[Live Report] The Lemonheads + Basement Revolver au Grillen de Colmar  

Les américains The Lemonheads célébraient sur scène le trentième anniversaire de leur album le plus vendu It ’s a Shame About Ray, sorti en 1992. Avec une interrogation sur la capacité de son fragile leader Evan Dando a en restituer la grâce.

Basement revolver

 On pouvait légitimement se questionner sur l’intérêt de (re)voir le groupe américain. Depuis   plusieurs décennies, Evan Dando, le chanteur et compositeur des Lemonheads, ne fait aucun mystère sur ses addictions qui l’ont conduit à la marge. Car ça n’a pas été une mince affaire que de faire face au succès inespéré de l’album It’s a Shame About Ray et de la reprise réussite de Mrs Robinson de Simon & Garfunkel. Les disques suivant, Come On Feel The Lemonheads (1993) et Car Button Cloth (1996) ne connaissent pas le même succès. Dando devient le cliché de la pop star Indie, plus épinglé par la presse people et musicale anglo-saxonne pour ses excès et fréquentations que pour sa musique. Ses prestations sont de plus en plus aléatoires et sa voix pouvait laisser craindre le pire.

lemonheadsMais avant de pouvoir juger The Lemonheads, ce sont les canadiens de Basement Revolver, dont c’est la première date en France, qui vont créer la surprise. Non seulement les titres joués sont impressionnants, mais la voix angélique et éthérée de Chrisy Hurn-Morrison navigue sans effort au-dessus du déluge sonique.  Venu défendre son second album Embody, Basement Revolver partage avec Always et Allo Darlin’ cette faculté à balancer des mélodies tout en corsant le propos à coup de guitares shoegaze. Les quatre musiciens partagent une sérénité jubilatoire et une conviction qui fait plaisir à entendre et voir.
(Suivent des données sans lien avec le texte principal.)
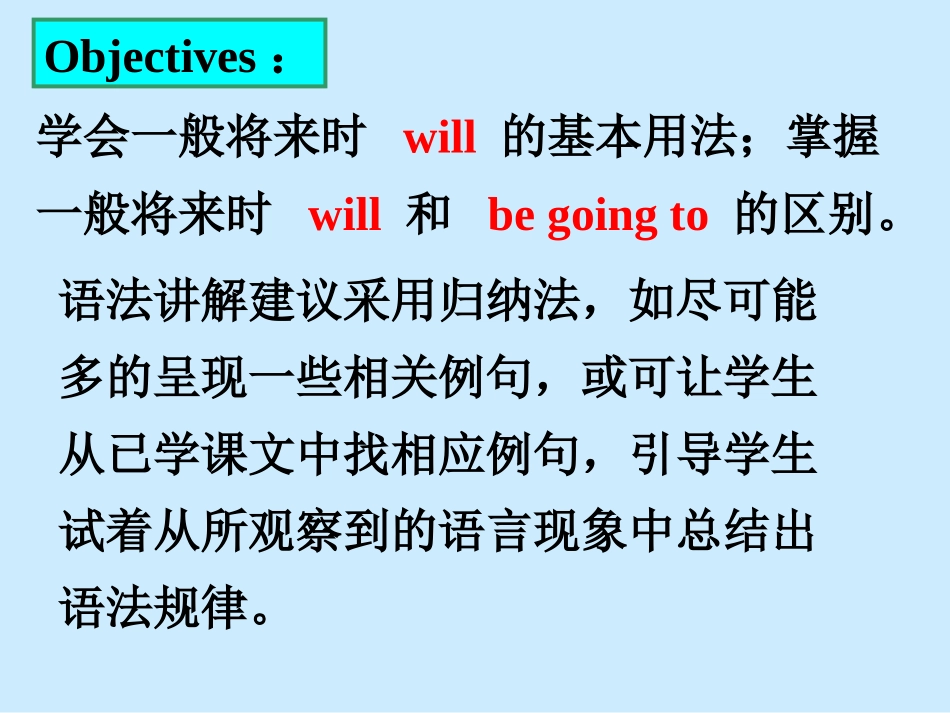 Objectives：

学会一般将来时 will 的基本用法；掌握一般将来时 will 和 be going to 的区别。

语法讲解建议采用归纳法，如尽可能多的呈现一些相关例句，或可让学生从已学课文中找相应例句，引导学生试着从所观察到的语言现象中总结出语法规律。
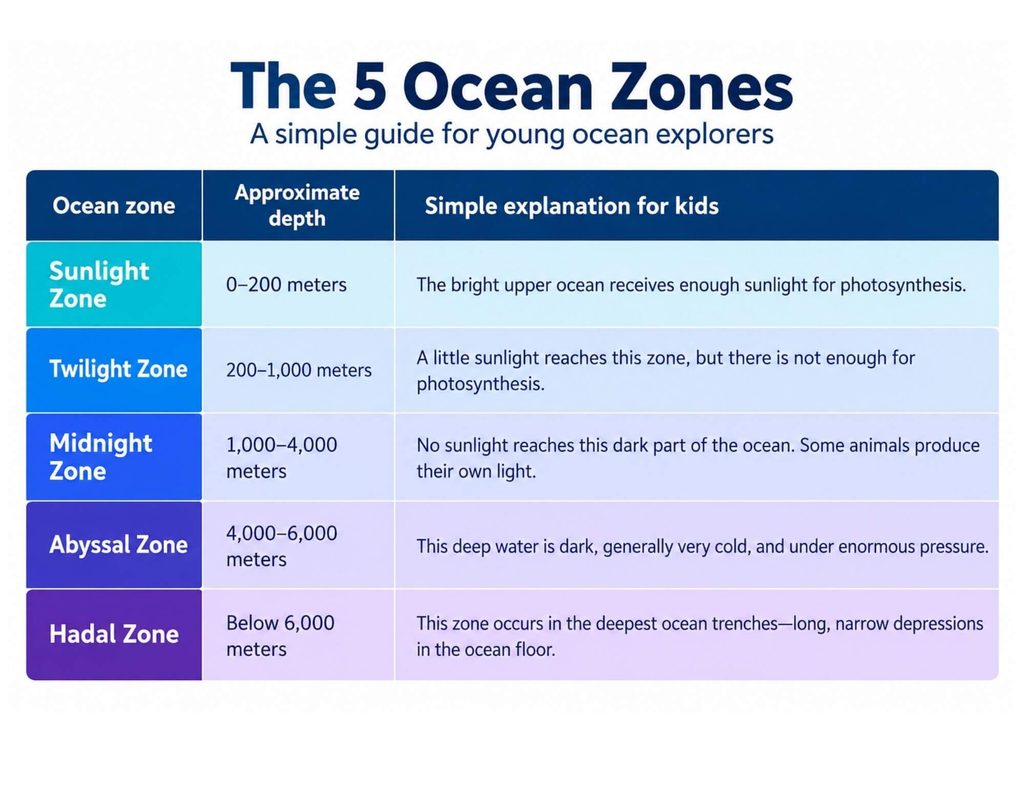 The 5 Ocean Zones

A simple guide for young ocean explorers

| Ocean zone | Approximate depth | Simple explanation for kids |
|---|---|---|
| Sunlight Zone | 0–200 meters | The bright upper ocean receives enough sunlight for photosynthesis. |
| Twilight Zone | 200–1,000 meters | A little sunlight reaches this zone, but there is not enough for photosynthesis. |
| Midnight Zone | 1,000–4,000 meters | No sunlight reaches this dark part of the ocean. Some animals produce their own light. |
| Abyssal Zone | 4,000–6,000 meters | This deep water is dark, generally very cold, and under enormous pressure. |
| Hadal Zone | Below 6,000 meters | This zone occurs in the deepest ocean trenches—long, narrow depressions in the ocean floor. |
Lorsque Evan Dando s’empare de sa guitare acoustique, une légère fébrilité semble s’en dégager. L’ancien beau gosse de l’indie-music est toujours charismatique, et débute le concert par une série de titres folk – reprises comprises- tirée de son répertoire. Bien en verve, il conserve ce détachement typiquement américain qui transforme les hésitations en brelan d’as. A fleur de peaux, irrité par les conversations de fond de salle, Dando se reprend vite et appelle ses deux musiciens. L’album It’s a Shame About Ray est restitué dans l’ordre et en mode « urgence ». Le son de la guitare de Dando s’est musclé, n’hésitant pas à faire rugir les larsens. Dans ce magma sonore, on retrouve du Neil Young  ou du Dinosaur Jr avec chemises de bucherons. La voix, plus en retrait, fait le job. Les tubes – Confetti, It’s a Shame About Ray, Rudderless ou My Drug boddy- n’ont rien perdu de leur acuité même si la voix de Juliana Hatfield peut manquer, remplacée par celles du bassiste et batteur. Trente-cinq minutes plus tard, Dando revient sur scène en acoustique avec plus d’assurance pour quelques compos et reprises issues de ses albums de reprises (Varshons 2). Puis le groupe revient au complet pour des titres de Car Button Cloth (1996), Come On Feel The Lemonheads (1993) et même un Stove datant de 1990. Au fur et à mesure, Evan Dando gagne en justesse et prend plaisir à être sur scène, peut être le seul lieu où il est heureux.